Bibliophiles with a taste for adventure and mystery will love the Biblio-Mat. Located in Monkey's Paw, a used bookstore in Toronto, Canada, the vintage-looking vending machine dispenses random old books. It was designed and built by designer/animator/director Craig Small in 2012 to get the attention of patrons who might normally ignore the selections of discount bins in a sidewalk sale.

The Biblio-Mat was dreamt up by Monkey's Paw owner Stephen Fowler, who initially had a much different plan for operating the machine. "Originally, I thought maybe we would just have a refrigerator box and paint it to look like a vending machine," he told NPR, "and put a skinny assistant of mine inside and have him drop books out when people put a coin in." Instead, when Fowler told Small about his idea, the animator suggested building a working vending machine instead.

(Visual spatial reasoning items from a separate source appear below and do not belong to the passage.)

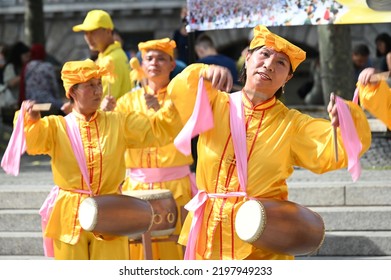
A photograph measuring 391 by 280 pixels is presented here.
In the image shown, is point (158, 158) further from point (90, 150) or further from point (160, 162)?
point (90, 150)

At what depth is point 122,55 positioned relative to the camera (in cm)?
1061

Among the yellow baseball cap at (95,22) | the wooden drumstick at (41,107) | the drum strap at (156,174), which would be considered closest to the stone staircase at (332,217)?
the drum strap at (156,174)

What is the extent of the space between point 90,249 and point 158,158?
1.63 metres

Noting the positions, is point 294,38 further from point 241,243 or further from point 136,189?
point 241,243

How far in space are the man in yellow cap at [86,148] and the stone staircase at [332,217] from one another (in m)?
2.05

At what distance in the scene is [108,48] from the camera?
34.9 ft

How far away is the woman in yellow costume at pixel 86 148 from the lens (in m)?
8.06

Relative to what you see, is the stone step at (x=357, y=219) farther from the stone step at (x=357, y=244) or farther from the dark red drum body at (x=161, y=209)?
the dark red drum body at (x=161, y=209)

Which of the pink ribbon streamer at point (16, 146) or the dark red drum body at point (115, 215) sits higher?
the pink ribbon streamer at point (16, 146)

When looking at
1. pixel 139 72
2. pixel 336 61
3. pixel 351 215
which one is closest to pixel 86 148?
pixel 139 72

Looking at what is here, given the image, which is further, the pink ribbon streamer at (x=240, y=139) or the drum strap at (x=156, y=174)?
the drum strap at (x=156, y=174)

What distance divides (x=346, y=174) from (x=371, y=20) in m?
2.21

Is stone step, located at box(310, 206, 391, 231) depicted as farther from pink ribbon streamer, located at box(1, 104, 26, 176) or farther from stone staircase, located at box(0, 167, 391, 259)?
pink ribbon streamer, located at box(1, 104, 26, 176)

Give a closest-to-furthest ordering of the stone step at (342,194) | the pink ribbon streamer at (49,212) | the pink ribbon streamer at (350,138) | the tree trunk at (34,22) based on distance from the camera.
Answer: the pink ribbon streamer at (350,138)
the pink ribbon streamer at (49,212)
the stone step at (342,194)
the tree trunk at (34,22)
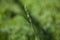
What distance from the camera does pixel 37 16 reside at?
191 cm

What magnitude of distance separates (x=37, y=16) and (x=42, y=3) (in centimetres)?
13

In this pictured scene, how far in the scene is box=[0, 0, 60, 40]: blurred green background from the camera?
1826mm

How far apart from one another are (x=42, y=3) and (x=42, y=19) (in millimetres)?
147

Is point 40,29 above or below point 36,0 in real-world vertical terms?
below

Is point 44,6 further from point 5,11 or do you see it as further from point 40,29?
point 5,11

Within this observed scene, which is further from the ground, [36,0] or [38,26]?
[36,0]

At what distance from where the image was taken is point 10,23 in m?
1.85

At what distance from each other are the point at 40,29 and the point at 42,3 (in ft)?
0.77

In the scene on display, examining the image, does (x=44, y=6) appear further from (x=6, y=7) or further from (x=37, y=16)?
(x=6, y=7)

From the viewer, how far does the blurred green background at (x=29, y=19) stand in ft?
5.99

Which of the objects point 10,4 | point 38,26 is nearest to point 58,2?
point 38,26

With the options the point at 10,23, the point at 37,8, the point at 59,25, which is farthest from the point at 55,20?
the point at 10,23

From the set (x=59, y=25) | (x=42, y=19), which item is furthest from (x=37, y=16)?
(x=59, y=25)

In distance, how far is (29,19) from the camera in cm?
190
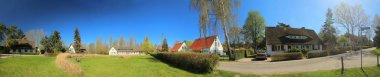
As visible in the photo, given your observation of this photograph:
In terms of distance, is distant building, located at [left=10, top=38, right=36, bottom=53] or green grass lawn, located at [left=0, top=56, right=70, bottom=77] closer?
green grass lawn, located at [left=0, top=56, right=70, bottom=77]

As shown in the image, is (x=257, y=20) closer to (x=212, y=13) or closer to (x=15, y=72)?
(x=212, y=13)

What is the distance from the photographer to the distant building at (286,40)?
42875 millimetres

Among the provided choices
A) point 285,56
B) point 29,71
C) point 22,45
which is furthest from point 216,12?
point 22,45

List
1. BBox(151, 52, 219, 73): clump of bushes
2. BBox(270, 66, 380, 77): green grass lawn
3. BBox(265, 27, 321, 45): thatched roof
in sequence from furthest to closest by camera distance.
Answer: BBox(265, 27, 321, 45): thatched roof, BBox(270, 66, 380, 77): green grass lawn, BBox(151, 52, 219, 73): clump of bushes

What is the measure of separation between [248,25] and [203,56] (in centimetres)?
4325

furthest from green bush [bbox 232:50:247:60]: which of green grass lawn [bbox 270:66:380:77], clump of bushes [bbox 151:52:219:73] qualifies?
clump of bushes [bbox 151:52:219:73]

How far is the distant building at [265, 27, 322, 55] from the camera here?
141 feet

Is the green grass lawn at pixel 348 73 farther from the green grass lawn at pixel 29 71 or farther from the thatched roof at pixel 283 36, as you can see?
the thatched roof at pixel 283 36

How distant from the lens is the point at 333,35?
65.7m

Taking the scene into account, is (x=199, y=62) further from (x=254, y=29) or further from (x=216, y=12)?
(x=254, y=29)

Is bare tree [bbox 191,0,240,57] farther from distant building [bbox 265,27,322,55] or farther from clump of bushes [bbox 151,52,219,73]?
distant building [bbox 265,27,322,55]

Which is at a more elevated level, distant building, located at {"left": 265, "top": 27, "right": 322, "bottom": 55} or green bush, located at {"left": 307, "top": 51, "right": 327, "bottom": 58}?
distant building, located at {"left": 265, "top": 27, "right": 322, "bottom": 55}

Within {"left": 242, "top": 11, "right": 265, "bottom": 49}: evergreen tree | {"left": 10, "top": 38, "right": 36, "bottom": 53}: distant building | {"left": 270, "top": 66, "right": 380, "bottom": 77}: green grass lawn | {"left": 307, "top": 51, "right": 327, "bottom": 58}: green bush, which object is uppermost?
{"left": 242, "top": 11, "right": 265, "bottom": 49}: evergreen tree

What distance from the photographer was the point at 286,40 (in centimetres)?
4347
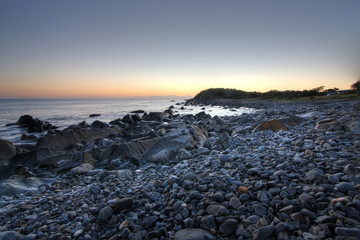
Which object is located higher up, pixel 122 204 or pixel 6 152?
pixel 122 204

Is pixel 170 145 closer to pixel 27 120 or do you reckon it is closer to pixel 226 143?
pixel 226 143

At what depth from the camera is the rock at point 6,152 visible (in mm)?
8085

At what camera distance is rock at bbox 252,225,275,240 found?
7.09 feet

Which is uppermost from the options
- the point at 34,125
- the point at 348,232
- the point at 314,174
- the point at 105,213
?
the point at 314,174

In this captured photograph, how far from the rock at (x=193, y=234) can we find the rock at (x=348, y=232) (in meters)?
1.43

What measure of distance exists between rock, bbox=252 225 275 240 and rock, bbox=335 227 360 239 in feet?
2.21

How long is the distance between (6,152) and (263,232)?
1112 cm

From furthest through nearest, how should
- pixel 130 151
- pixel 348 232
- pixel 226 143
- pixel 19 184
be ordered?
pixel 130 151 < pixel 226 143 < pixel 19 184 < pixel 348 232

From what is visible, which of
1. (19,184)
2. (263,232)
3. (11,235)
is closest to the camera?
(263,232)

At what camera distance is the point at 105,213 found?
3143 millimetres

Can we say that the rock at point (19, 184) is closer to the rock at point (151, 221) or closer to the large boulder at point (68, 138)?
the rock at point (151, 221)

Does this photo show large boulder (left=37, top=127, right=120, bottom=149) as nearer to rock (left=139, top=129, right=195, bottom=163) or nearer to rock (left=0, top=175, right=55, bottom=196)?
rock (left=0, top=175, right=55, bottom=196)

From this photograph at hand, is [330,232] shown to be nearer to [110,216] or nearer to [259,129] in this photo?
[110,216]

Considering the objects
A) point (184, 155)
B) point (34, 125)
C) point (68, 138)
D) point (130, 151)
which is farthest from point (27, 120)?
point (184, 155)
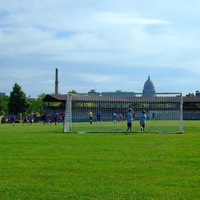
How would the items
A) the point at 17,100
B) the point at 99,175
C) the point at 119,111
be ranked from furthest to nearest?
the point at 17,100 < the point at 119,111 < the point at 99,175

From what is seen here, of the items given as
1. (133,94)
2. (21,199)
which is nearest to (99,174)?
(21,199)

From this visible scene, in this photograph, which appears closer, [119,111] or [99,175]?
[99,175]

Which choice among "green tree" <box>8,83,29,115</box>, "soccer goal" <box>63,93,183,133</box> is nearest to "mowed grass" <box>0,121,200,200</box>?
"soccer goal" <box>63,93,183,133</box>

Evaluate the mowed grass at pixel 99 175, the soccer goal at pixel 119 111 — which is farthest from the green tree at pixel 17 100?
the mowed grass at pixel 99 175

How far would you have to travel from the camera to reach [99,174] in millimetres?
12328

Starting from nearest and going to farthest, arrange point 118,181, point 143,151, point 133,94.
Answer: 1. point 118,181
2. point 143,151
3. point 133,94

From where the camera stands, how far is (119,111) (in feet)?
170

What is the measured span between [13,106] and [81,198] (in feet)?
288

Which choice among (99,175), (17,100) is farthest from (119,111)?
(17,100)

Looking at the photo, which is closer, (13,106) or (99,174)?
(99,174)

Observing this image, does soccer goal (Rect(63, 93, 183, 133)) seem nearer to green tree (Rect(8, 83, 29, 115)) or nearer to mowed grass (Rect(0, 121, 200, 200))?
mowed grass (Rect(0, 121, 200, 200))

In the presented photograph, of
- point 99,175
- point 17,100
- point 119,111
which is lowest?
point 99,175

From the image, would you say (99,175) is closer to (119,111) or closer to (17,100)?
(119,111)

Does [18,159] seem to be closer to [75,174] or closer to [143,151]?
[75,174]
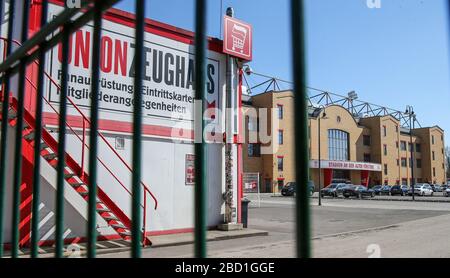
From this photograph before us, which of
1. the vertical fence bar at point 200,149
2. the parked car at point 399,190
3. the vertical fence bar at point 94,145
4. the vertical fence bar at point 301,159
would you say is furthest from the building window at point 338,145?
the vertical fence bar at point 301,159

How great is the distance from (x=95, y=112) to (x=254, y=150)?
5150 cm

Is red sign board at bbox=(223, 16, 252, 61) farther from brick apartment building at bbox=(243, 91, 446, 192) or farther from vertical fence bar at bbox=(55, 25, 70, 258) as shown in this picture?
brick apartment building at bbox=(243, 91, 446, 192)

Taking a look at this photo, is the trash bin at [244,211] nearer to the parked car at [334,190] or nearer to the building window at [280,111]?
Result: the parked car at [334,190]

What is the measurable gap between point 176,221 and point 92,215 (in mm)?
10683

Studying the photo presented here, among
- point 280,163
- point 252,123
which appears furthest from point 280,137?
point 252,123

Small told the National Post that he used an old storage locker, purchased for $120, to house the Biblio-Mat. (The front of the cabinet became the back of the Biblio-Mat.) The books are loaded into columns, which rise when money is inserted, until the top book, resting at a 45-degree angle, falls. A laser tripwire keeps the shelf from rising further and dispensing more than one book at a time, while limit switches let employees know when a shelf is out of books. The Biblio-Mat is powered by an Arduino microprocessor and has an on-board computer to detect the size of inserted coins. When money is inserted, an old telephone bell rings and a series of pulleys delivers a mystery book to the anxiously waiting customer.

It took Small—who looked at everything from condom to tissue dispensers when building the machine—three months to build the one-of-a-kind machine. He told the National Post that the Biblio-Mat is “kind of like a Pez dispenser, but instead of spring-loaded from the bottom it pulls from the top.”

Since its debut, the Biblio-Mat has amassed plenty of fans, among them Neil Gaiman ("A random used-book vending machine. I think I am in love") and Margaret Atwood (“This! Is! Brilliant!”). The Biblio-Mat experience costs just $2.

[h/t Reddit]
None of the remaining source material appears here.